U.S. Defense Secretary Robert Gates says the United States is in a good position to begin withdrawing troops from Afghanistan in July, but that there will be a continued U.S. presence in the country for years to come. At a news conference in Kabul, Gates also apologized for recent civilian deaths caused by coalition forces.
Secretary Gates says coalition and Afghan troops have worked hard during the winter to expand security zones in several parts of the country, including the Taliban heartland in the south. He says Afghan President Hamid Karzai will soon announce the first areas where Afghan troops will take responsibility for security, and that will create the structure for the July troop reduction President Barack Obama promised when he approved the surge of forces to Afghanistan over a year ago.

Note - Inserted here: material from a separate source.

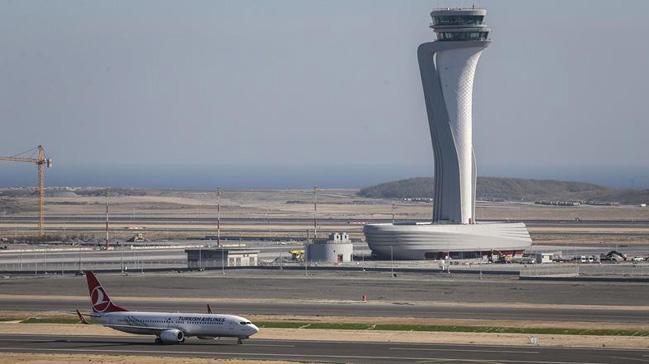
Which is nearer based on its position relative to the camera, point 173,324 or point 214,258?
point 173,324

“While no decisions on numbers have been made, in my view we will be well-positioned to begin drawing down some U.S. and coalition forces this July, even as we redeploy others to different parts of the country,” he said.
U.S. officials have repeatedly said the drawdown will be gradual and based on security conditions, but Gates said U.S. troop totals, now about 150,000, will remain high well after July. He says the United States is seeking a long-term strategic partnership with Afghanistan, even after the scheduled transfer of full security authority at the end of 2014.
“The United States is open to having some presence here in terms of training and assistance, perhaps making use of facilities made available to us by the Afghan government for those purposes. We have no interest in permanent bases, but if the Afghans want us here, we are certainly prepared to contemplate that,” Gates said.
Gates said negotiations on the long-term relationship will begin next week, with a visit here by an American delegation.
The secretary also apologized for civilian deaths caused by U.S. Forces in recent days. Nine Afghan boys were killed in a U.S. airstrike in the eastern province of Kunar last week. The pilots mistook the boys for insurgents. “This breaks our heart. Not only is their loss a tragedy for the families, it is a setback for our relationship with the Afghan people, whose security is our chief concern,” he said.
Gates said more than 80 percent of the civilian casualties in the Afghan war are caused by insurgents. U.S. officials frequently note that the insurgents target civilians, while deaths caused by coalition forces are accidents that they work hard to avoid.
President Karzai accepted Gates' apology but repeated his insistence that coalition forces bring civilian casualty figures to zero.